━━━━━ WORKING DATA
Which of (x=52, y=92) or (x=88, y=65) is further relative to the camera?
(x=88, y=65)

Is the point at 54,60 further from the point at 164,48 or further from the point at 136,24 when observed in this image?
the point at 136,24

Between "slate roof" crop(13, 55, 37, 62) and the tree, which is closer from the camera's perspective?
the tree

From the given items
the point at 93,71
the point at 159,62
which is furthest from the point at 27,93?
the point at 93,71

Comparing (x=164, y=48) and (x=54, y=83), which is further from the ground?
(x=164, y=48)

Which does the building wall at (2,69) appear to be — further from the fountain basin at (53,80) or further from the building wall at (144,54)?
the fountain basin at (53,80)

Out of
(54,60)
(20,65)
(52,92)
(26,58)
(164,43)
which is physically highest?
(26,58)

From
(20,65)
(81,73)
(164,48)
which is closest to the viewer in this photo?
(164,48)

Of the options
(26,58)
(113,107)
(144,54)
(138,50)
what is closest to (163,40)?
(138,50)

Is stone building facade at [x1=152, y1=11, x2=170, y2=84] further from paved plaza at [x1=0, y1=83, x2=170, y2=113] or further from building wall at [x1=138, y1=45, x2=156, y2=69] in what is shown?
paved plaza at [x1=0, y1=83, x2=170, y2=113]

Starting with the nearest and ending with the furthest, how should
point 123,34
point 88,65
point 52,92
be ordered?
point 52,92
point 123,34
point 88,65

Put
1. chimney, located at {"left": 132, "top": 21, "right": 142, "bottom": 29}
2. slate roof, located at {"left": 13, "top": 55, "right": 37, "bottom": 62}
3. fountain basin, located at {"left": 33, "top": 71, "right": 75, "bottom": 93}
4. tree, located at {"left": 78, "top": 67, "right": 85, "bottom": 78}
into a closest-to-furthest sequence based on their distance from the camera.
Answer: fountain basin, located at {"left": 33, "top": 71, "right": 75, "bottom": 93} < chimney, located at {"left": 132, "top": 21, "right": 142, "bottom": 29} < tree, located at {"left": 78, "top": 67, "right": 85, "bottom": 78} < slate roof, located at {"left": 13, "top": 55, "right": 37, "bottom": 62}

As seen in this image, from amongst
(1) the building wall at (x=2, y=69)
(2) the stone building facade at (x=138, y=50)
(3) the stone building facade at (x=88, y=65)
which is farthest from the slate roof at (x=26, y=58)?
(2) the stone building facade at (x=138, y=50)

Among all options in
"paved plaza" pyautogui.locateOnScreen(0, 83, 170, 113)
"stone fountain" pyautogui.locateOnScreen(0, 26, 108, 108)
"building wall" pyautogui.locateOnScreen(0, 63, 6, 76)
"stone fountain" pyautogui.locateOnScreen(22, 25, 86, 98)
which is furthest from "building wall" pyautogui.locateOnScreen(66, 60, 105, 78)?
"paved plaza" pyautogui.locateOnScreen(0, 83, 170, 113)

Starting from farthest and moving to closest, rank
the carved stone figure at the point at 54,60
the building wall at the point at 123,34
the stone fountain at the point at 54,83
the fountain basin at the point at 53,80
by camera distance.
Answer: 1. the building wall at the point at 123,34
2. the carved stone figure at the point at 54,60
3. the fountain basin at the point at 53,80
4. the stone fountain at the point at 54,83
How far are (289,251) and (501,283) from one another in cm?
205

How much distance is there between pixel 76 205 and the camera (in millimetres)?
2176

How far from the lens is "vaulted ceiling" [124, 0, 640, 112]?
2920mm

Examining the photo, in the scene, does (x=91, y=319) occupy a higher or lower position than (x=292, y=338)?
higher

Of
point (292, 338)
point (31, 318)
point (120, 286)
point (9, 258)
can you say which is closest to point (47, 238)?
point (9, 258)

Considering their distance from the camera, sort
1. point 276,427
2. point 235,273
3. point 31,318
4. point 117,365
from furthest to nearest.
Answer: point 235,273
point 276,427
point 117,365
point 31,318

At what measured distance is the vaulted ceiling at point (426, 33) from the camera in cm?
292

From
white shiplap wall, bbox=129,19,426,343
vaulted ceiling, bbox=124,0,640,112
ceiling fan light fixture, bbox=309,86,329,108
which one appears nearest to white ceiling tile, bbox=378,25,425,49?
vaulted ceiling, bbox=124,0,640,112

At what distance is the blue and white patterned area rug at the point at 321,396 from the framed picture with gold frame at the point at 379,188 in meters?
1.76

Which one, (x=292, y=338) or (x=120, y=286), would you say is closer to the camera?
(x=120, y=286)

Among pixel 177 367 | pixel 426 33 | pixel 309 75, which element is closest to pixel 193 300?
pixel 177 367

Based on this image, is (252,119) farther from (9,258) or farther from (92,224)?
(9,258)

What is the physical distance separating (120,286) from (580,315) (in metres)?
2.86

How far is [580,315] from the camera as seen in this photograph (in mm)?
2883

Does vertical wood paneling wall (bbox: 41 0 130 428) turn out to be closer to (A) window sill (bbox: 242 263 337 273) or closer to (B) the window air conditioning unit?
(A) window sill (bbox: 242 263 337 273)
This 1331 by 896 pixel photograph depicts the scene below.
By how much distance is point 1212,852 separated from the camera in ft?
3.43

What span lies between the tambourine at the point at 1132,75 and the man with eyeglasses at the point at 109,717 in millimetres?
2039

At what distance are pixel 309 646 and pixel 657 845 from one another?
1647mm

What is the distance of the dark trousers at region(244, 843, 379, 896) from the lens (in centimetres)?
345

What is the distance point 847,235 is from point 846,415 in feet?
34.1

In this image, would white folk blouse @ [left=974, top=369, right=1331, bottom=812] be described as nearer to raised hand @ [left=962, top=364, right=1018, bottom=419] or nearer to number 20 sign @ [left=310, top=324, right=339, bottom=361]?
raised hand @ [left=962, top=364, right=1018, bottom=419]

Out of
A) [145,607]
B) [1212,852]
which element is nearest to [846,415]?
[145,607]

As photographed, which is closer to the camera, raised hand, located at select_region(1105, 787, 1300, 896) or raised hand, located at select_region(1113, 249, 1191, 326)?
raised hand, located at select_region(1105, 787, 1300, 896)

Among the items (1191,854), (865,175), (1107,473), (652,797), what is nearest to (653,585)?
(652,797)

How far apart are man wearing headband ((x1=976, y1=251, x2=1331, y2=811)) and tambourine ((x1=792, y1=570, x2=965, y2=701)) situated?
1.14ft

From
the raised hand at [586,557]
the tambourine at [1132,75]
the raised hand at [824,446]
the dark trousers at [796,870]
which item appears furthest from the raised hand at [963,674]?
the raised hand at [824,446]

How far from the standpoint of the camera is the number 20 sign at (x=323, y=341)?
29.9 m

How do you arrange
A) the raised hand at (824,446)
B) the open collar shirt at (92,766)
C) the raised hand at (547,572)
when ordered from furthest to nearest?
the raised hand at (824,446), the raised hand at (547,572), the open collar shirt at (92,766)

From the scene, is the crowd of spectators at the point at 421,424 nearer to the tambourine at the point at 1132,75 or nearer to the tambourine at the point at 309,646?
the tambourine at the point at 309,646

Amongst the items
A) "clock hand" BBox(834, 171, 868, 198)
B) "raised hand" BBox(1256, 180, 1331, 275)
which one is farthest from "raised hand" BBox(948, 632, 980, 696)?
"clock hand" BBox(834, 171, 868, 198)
━━━━━━━━━━
Transcribe the whole listing with nothing added or left out.

● RESPONSE TO THE EXERCISE:
Which of (x=52, y=92) or (x=88, y=65) is further relative to the camera?
(x=88, y=65)

Is the point at 54,60 further from the point at 164,48 or further from the point at 136,24 when observed in this image?
the point at 136,24

Between "slate roof" crop(13, 55, 37, 62) and the tree, which is closer from the camera's perspective?
the tree

From the given items
the point at 93,71
the point at 159,62
which is furthest from the point at 27,93?
the point at 93,71

Comparing (x=164, y=48) and (x=54, y=83), which is further from the ground?
(x=164, y=48)

Which does the building wall at (2,69) appear to be — further from the fountain basin at (53,80) or further from the building wall at (144,54)?
the fountain basin at (53,80)

Out of
(54,60)
(20,65)
(52,92)
(26,58)
(164,43)
which is physically highest?
(26,58)

From
(20,65)
(81,73)
(164,48)
which is closest to the viewer in this photo?
(164,48)

Of the options
(26,58)
(113,107)
(144,54)
(138,50)
what is closest to (163,40)?
(138,50)

Is stone building facade at [x1=152, y1=11, x2=170, y2=84] further from paved plaza at [x1=0, y1=83, x2=170, y2=113] or further from building wall at [x1=138, y1=45, x2=156, y2=69] in what is shown?
paved plaza at [x1=0, y1=83, x2=170, y2=113]

Starting with the nearest and ending with the furthest, how should
point 123,34
point 88,65
point 52,92
be ordered?
point 52,92
point 123,34
point 88,65

Put
1. chimney, located at {"left": 132, "top": 21, "right": 142, "bottom": 29}
2. slate roof, located at {"left": 13, "top": 55, "right": 37, "bottom": 62}
3. fountain basin, located at {"left": 33, "top": 71, "right": 75, "bottom": 93}
4. tree, located at {"left": 78, "top": 67, "right": 85, "bottom": 78}
into a closest-to-furthest sequence based on their distance from the camera.
Answer: fountain basin, located at {"left": 33, "top": 71, "right": 75, "bottom": 93} < chimney, located at {"left": 132, "top": 21, "right": 142, "bottom": 29} < tree, located at {"left": 78, "top": 67, "right": 85, "bottom": 78} < slate roof, located at {"left": 13, "top": 55, "right": 37, "bottom": 62}

As seen in this image, from amongst
(1) the building wall at (x=2, y=69)
(2) the stone building facade at (x=138, y=50)
(3) the stone building facade at (x=88, y=65)
which is farthest from the slate roof at (x=26, y=58)?
(2) the stone building facade at (x=138, y=50)

Among all options in
"paved plaza" pyautogui.locateOnScreen(0, 83, 170, 113)
"stone fountain" pyautogui.locateOnScreen(0, 26, 108, 108)
"building wall" pyautogui.locateOnScreen(0, 63, 6, 76)
"stone fountain" pyautogui.locateOnScreen(22, 25, 86, 98)
which is furthest from "building wall" pyautogui.locateOnScreen(66, 60, 105, 78)?
"paved plaza" pyautogui.locateOnScreen(0, 83, 170, 113)

Starting from farthest and moving to closest, rank
the carved stone figure at the point at 54,60
the building wall at the point at 123,34
the stone fountain at the point at 54,83
the fountain basin at the point at 53,80
by camera distance.
Answer: 1. the building wall at the point at 123,34
2. the carved stone figure at the point at 54,60
3. the fountain basin at the point at 53,80
4. the stone fountain at the point at 54,83
How far are (289,251) and (501,283) from one another in cm?
205

How much distance is there between pixel 76 205 and the camera (in millimetres)?
2176

How far from the lens is "vaulted ceiling" [124, 0, 640, 112]?
2920mm

Examining the photo, in the scene, does (x=91, y=319) occupy a higher or lower position than (x=292, y=338)?
higher

Of
point (292, 338)
point (31, 318)
point (120, 286)
point (9, 258)
can you say which is closest to point (47, 238)?
point (9, 258)

Considering their distance from the camera, sort
1. point 276,427
2. point 235,273
3. point 31,318
4. point 117,365
from furthest to nearest.
Answer: point 235,273
point 276,427
point 117,365
point 31,318

At what measured distance is the vaulted ceiling at point (426, 33) from the camera in cm?
292

From
white shiplap wall, bbox=129,19,426,343
vaulted ceiling, bbox=124,0,640,112
ceiling fan light fixture, bbox=309,86,329,108
which one appears nearest to white ceiling tile, bbox=378,25,425,49?
vaulted ceiling, bbox=124,0,640,112

At what distance is the blue and white patterned area rug at the point at 321,396 from the framed picture with gold frame at the point at 379,188 in meters?
1.76

Which one, (x=292, y=338) or (x=120, y=286), would you say is closer to the camera?
(x=120, y=286)

Among pixel 177 367 | pixel 426 33 | pixel 309 75, which element is closest to pixel 193 300?
pixel 177 367

Based on this image, is (252,119) farther from (9,258) or farther from (92,224)?
(9,258)

What is the physical distance separating (120,286) from (580,315) (in metres)?
2.86

How far is [580,315] from the camera as seen in this photograph (in mm)?
2883

Does vertical wood paneling wall (bbox: 41 0 130 428) turn out to be closer to (A) window sill (bbox: 242 263 337 273) or closer to (B) the window air conditioning unit?
(A) window sill (bbox: 242 263 337 273)
This 1331 by 896 pixel photograph depicts the scene below.
By how much distance is point 1212,852 separated from the camera in ft?
3.43

What span lies between the tambourine at the point at 1132,75 and the man with eyeglasses at the point at 109,717 in millimetres?
2039

At what distance are pixel 309 646 and pixel 657 845 from one another?
1647mm

What is the distance of the dark trousers at region(244, 843, 379, 896) from the lens (in centimetres)?
345

What is the distance point 847,235 is from point 846,415 in feet?
34.1

In this image, would white folk blouse @ [left=974, top=369, right=1331, bottom=812] be described as nearer to raised hand @ [left=962, top=364, right=1018, bottom=419] or nearer to number 20 sign @ [left=310, top=324, right=339, bottom=361]?
raised hand @ [left=962, top=364, right=1018, bottom=419]

Out of
A) [145,607]
B) [1212,852]
which element is nearest to [846,415]?
[145,607]

As photographed, which is closer to the camera, raised hand, located at select_region(1105, 787, 1300, 896) or raised hand, located at select_region(1113, 249, 1191, 326)?
raised hand, located at select_region(1105, 787, 1300, 896)

Among the items (1191,854), (865,175), (1107,473), (652,797), what is nearest to (653,585)?
(652,797)

How far apart are man wearing headband ((x1=976, y1=251, x2=1331, y2=811)) and tambourine ((x1=792, y1=570, x2=965, y2=701)) situated?
1.14ft

From
the raised hand at [586,557]
the tambourine at [1132,75]
the raised hand at [824,446]
the dark trousers at [796,870]
which item appears furthest from the raised hand at [963,674]?
the raised hand at [824,446]

How far from the standpoint of the camera is the number 20 sign at (x=323, y=341)?
29.9 m

How do you arrange
A) the raised hand at (824,446)
B) the open collar shirt at (92,766)
C) the raised hand at (547,572)
when ordered from furthest to nearest?
the raised hand at (824,446), the raised hand at (547,572), the open collar shirt at (92,766)

From the scene, is the crowd of spectators at the point at 421,424 nearer to the tambourine at the point at 1132,75 or nearer to the tambourine at the point at 309,646?
the tambourine at the point at 309,646

Amongst the items
A) "clock hand" BBox(834, 171, 868, 198)
B) "raised hand" BBox(1256, 180, 1331, 275)
which one is farthest from "raised hand" BBox(948, 632, 980, 696)?
"clock hand" BBox(834, 171, 868, 198)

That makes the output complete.